What the exercise asks: Please retype the data in full and exactly; the pictures are not part of the copy.

Input for this task:
________

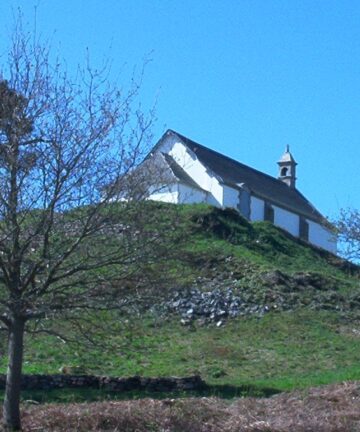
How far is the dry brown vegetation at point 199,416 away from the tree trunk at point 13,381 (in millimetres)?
291

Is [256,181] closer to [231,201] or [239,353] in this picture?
A: [231,201]

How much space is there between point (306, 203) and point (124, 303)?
55749 mm

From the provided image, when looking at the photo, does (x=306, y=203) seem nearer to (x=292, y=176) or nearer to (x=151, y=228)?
(x=292, y=176)

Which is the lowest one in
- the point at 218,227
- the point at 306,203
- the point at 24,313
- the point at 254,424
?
the point at 254,424

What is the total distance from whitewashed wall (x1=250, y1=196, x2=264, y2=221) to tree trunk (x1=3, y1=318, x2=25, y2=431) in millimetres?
44991

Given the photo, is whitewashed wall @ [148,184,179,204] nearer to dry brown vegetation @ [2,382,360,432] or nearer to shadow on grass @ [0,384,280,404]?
dry brown vegetation @ [2,382,360,432]

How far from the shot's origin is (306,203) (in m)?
68.8

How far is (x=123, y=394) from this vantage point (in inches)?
765

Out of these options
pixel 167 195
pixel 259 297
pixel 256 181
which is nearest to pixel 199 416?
pixel 167 195

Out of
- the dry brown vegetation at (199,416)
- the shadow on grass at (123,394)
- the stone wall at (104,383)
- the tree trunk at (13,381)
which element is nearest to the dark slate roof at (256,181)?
the stone wall at (104,383)

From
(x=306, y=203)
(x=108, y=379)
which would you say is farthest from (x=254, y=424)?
(x=306, y=203)

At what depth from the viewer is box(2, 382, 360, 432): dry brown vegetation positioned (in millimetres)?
14484

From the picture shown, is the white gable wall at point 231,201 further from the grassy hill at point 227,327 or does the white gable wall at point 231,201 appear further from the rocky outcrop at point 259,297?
the rocky outcrop at point 259,297

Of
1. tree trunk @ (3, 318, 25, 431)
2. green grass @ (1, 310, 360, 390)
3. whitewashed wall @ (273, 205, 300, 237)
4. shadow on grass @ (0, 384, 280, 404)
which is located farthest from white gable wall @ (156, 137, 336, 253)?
tree trunk @ (3, 318, 25, 431)
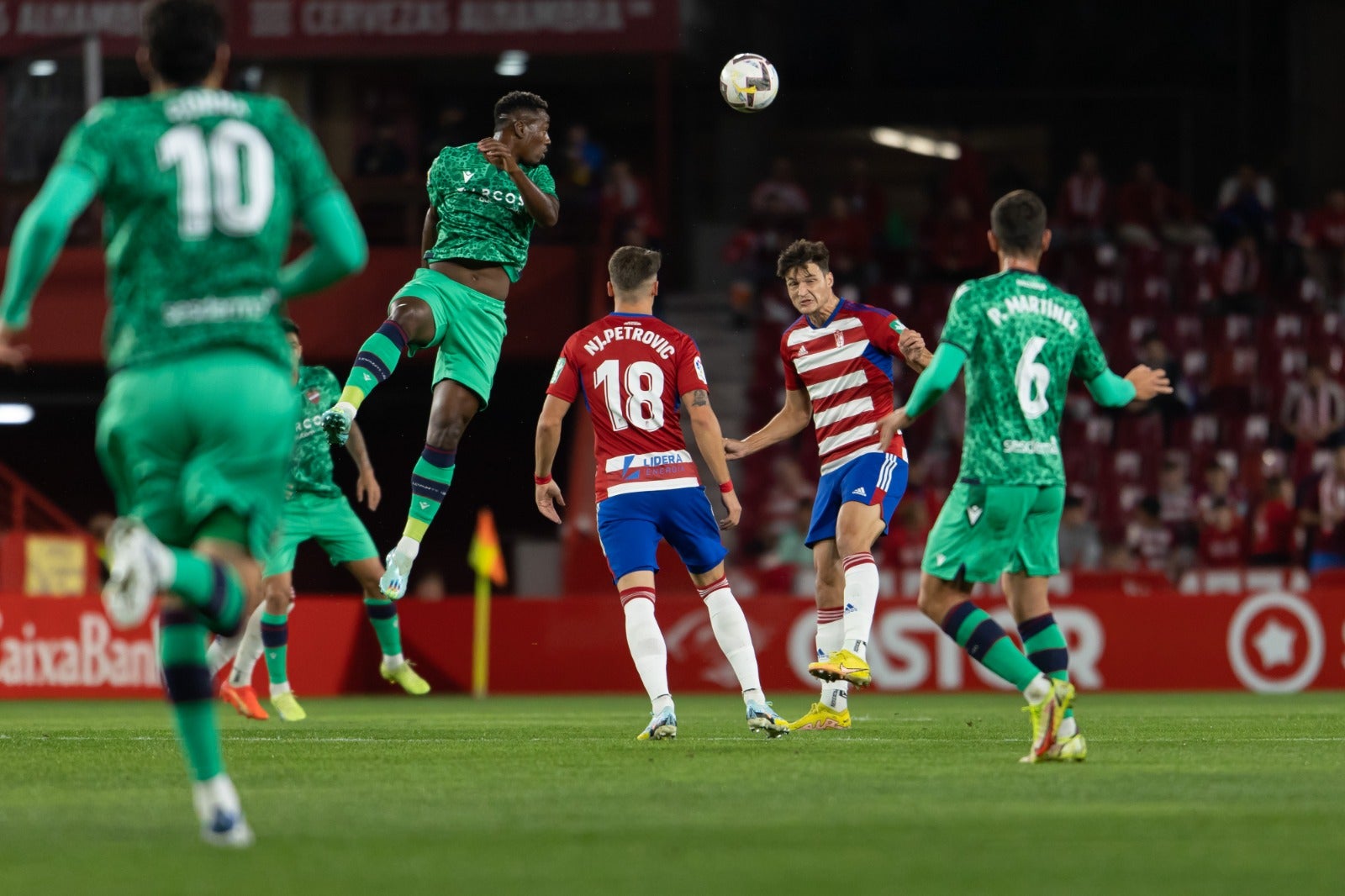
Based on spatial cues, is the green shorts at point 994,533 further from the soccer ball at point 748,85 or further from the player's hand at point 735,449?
the soccer ball at point 748,85

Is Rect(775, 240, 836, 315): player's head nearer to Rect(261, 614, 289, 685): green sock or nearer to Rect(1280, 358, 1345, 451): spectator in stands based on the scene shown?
Rect(261, 614, 289, 685): green sock

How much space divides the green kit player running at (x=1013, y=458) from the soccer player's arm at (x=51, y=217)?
3.19 metres

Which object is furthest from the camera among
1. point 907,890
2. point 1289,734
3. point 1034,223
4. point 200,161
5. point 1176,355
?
point 1176,355

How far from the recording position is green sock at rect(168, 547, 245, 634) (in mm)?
4969

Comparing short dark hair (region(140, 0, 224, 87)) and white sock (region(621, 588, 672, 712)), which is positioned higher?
short dark hair (region(140, 0, 224, 87))

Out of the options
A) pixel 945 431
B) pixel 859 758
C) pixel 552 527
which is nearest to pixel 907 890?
pixel 859 758

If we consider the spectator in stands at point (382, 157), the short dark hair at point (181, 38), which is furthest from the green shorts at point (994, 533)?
the spectator in stands at point (382, 157)

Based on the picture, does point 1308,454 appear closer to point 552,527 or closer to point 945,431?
point 945,431

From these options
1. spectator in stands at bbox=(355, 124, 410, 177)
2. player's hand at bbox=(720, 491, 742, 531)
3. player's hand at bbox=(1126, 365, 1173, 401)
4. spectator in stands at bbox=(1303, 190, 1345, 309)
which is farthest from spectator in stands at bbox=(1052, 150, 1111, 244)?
player's hand at bbox=(1126, 365, 1173, 401)

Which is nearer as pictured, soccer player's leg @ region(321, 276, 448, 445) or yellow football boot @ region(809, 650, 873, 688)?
yellow football boot @ region(809, 650, 873, 688)

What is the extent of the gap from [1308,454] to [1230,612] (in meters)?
3.29

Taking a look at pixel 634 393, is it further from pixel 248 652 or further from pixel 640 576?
pixel 248 652

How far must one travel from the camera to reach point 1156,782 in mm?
6684

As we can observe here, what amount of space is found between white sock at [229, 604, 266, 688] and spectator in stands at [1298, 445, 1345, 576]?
1019 cm
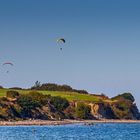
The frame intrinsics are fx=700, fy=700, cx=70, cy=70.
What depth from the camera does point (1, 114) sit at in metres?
199

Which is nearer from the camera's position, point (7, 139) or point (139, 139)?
point (7, 139)

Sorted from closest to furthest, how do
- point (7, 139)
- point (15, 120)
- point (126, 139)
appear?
point (7, 139), point (126, 139), point (15, 120)

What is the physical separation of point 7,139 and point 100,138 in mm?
15700

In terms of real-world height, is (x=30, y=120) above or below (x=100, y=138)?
above

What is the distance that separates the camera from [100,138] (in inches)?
4122

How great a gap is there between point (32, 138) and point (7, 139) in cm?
400

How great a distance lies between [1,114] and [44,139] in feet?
336

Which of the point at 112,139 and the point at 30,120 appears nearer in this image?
the point at 112,139

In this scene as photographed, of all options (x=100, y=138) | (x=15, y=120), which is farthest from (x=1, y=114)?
(x=100, y=138)

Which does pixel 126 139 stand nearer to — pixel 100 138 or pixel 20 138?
pixel 100 138

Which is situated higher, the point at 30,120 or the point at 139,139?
the point at 30,120

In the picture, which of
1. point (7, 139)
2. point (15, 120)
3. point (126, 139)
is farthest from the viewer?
point (15, 120)

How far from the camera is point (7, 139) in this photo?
315 ft

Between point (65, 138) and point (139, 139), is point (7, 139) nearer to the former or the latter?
point (65, 138)
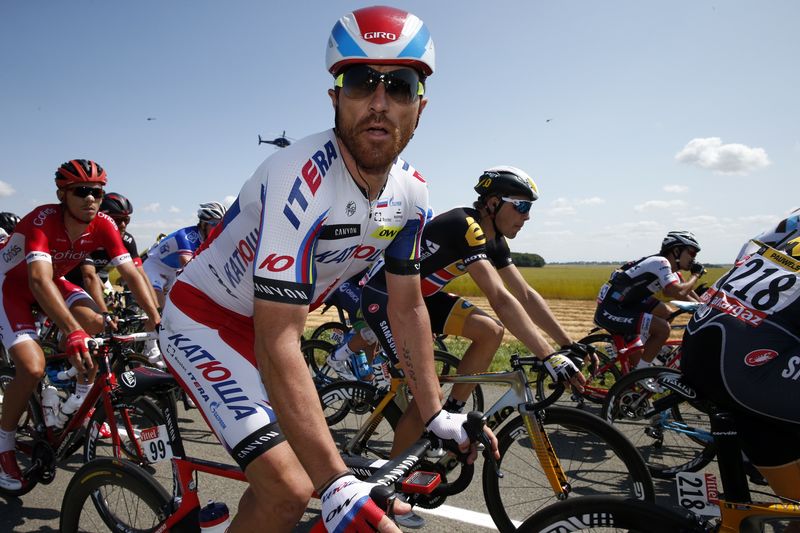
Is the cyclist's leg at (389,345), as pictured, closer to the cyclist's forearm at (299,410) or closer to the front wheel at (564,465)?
the front wheel at (564,465)

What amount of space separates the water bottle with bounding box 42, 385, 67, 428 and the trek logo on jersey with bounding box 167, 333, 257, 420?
2.28 m

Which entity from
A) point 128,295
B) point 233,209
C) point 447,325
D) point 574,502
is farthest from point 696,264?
point 128,295

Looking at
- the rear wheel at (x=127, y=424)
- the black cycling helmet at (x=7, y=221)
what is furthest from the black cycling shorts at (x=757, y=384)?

________

Answer for this exercise:
How far is the dry brown vegetation at point 199,416 away from the tree trunk at point 13,381 (in millimetres)?
291

Is [256,181] closer to [231,201] or [239,353] in this picture?
A: [231,201]

How much space is there between point (306, 203) and point (124, 303)?
55749 mm

From the provided image, when looking at the photo, does (x=306, y=203) seem nearer to (x=292, y=176) or nearer to (x=151, y=228)?
(x=292, y=176)

Which is the lowest one in
- the point at 218,227
- the point at 306,203
- the point at 24,313
- the point at 254,424
?
the point at 254,424

What is the total distance from whitewashed wall (x1=250, y1=196, x2=264, y2=221) to tree trunk (x1=3, y1=318, x2=25, y2=431) in millimetres?
44991

Given the photo, is whitewashed wall @ [148,184,179,204] nearer to dry brown vegetation @ [2,382,360,432] or nearer to shadow on grass @ [0,384,280,404]?
dry brown vegetation @ [2,382,360,432]

How far from the shot's origin is (306,203) (in m)?
68.8

How far is (x=123, y=394) from this vantage point (in inches)?
765

Out of these options
pixel 167 195
pixel 259 297
pixel 256 181
which is nearest to pixel 199 416?
pixel 167 195

Out of
- the dry brown vegetation at (199,416)
- the shadow on grass at (123,394)
- the stone wall at (104,383)
- the tree trunk at (13,381)
which element is nearest to the dark slate roof at (256,181)?
the stone wall at (104,383)

From
(x=306, y=203)
(x=108, y=379)
which would you say is farthest from (x=254, y=424)?
(x=306, y=203)

At what depth from the viewer is box(2, 382, 360, 432): dry brown vegetation positioned (in millimetres)?
14484

From the picture shown, is the white gable wall at point 231,201 further from the grassy hill at point 227,327 or does the white gable wall at point 231,201 appear further from the rocky outcrop at point 259,297?
the rocky outcrop at point 259,297

Of
1. tree trunk @ (3, 318, 25, 431)
2. green grass @ (1, 310, 360, 390)
3. whitewashed wall @ (273, 205, 300, 237)
4. shadow on grass @ (0, 384, 280, 404)
which is located farthest from white gable wall @ (156, 137, 336, 253)?
tree trunk @ (3, 318, 25, 431)
Based on spatial cues, is the green shorts at point 994,533 further from the soccer ball at point 748,85 or further from the player's hand at point 735,449?
the soccer ball at point 748,85

Is Rect(775, 240, 836, 315): player's head nearer to Rect(261, 614, 289, 685): green sock or nearer to Rect(1280, 358, 1345, 451): spectator in stands based on the scene shown?
Rect(261, 614, 289, 685): green sock

How much space divides the green kit player running at (x=1013, y=458) from the soccer player's arm at (x=51, y=217)?
3.19 metres

Which object is furthest from the camera among
1. point 907,890
2. point 1289,734
3. point 1034,223
4. point 200,161
5. point 1176,355
?
point 1176,355

How far from the recording position is green sock at rect(168, 547, 245, 634) (in mm)?
4969

Comparing short dark hair (region(140, 0, 224, 87)) and white sock (region(621, 588, 672, 712)), which is positioned higher?
short dark hair (region(140, 0, 224, 87))

Out of the options
A) pixel 945 431
B) pixel 859 758
C) pixel 552 527
which is nearest to pixel 907 890?
pixel 859 758

If we consider the spectator in stands at point (382, 157), the short dark hair at point (181, 38), which is furthest from the green shorts at point (994, 533)?
the spectator in stands at point (382, 157)

Based on the picture, does point 1308,454 appear closer to point 552,527 or closer to point 945,431?
point 945,431

From these options
1. spectator in stands at bbox=(355, 124, 410, 177)
2. player's hand at bbox=(720, 491, 742, 531)
3. player's hand at bbox=(1126, 365, 1173, 401)
4. spectator in stands at bbox=(1303, 190, 1345, 309)
which is farthest from spectator in stands at bbox=(1052, 150, 1111, 244)?
player's hand at bbox=(1126, 365, 1173, 401)

Which is nearer as pictured, soccer player's leg @ region(321, 276, 448, 445) or yellow football boot @ region(809, 650, 873, 688)?
yellow football boot @ region(809, 650, 873, 688)

What is the extent of the gap from [1308,454] to [1230,612] (in meters)?
3.29

Taking a look at pixel 634 393, is it further from pixel 248 652 or further from pixel 640 576?
pixel 248 652

How far must one travel from the camera to reach point 1156,782 in mm?
6684

As we can observe here, what amount of space is found between white sock at [229, 604, 266, 688] and spectator in stands at [1298, 445, 1345, 576]?
1019 cm
The frame intrinsics are fx=700, fy=700, cx=70, cy=70.
What depth from the camera does point (1, 114) sit at in metres?
199

Which is nearer from the camera's position, point (7, 139) or point (139, 139)?
point (7, 139)

Sorted from closest to furthest, how do
- point (7, 139)
- point (15, 120)
- point (126, 139)
appear?
point (7, 139), point (126, 139), point (15, 120)

What is the physical separation of point 7,139 and point 100,138 in mm?
15700

In terms of real-world height, is (x=30, y=120) above or below (x=100, y=138)?
above

What is the distance that separates the camera from [100,138] (in inches)?
4122

How great a gap is there between point (32, 138) and point (7, 139) in cm?
400

How great a distance lies between [1,114] and [44,139] in feet?
336

Which of the point at 112,139 and the point at 30,120 appears nearer in this image?
the point at 112,139

In this scene as photographed, of all options (x=100, y=138) | (x=15, y=120), which is farthest from (x=1, y=114)?
(x=100, y=138)

Which does pixel 126 139 stand nearer to — pixel 100 138 or pixel 20 138?
pixel 100 138

Which is situated higher, the point at 30,120 or the point at 139,139?
the point at 30,120

In the picture, which of
1. point (7, 139)
2. point (15, 120)
3. point (126, 139)
is farthest from the viewer?
point (15, 120)

How far from the camera is point (7, 139) in this photo?
315 ft

Between point (65, 138) and point (139, 139), is point (7, 139) nearer to the former or the latter?
point (65, 138)
Is the cyclist's leg at (389,345), as pictured, closer to the cyclist's forearm at (299,410) or closer to the front wheel at (564,465)?
the front wheel at (564,465)

What amount of space separates the water bottle with bounding box 42, 385, 67, 428 and the trek logo on jersey with bounding box 167, 333, 257, 420?
2.28 m

Which entity from
A) point 128,295
B) point 233,209
C) point 447,325
D) point 574,502
is farthest from point 696,264?
point 128,295

Looking at
- the rear wheel at (x=127, y=424)
- the black cycling helmet at (x=7, y=221)
what is furthest from the black cycling shorts at (x=757, y=384)?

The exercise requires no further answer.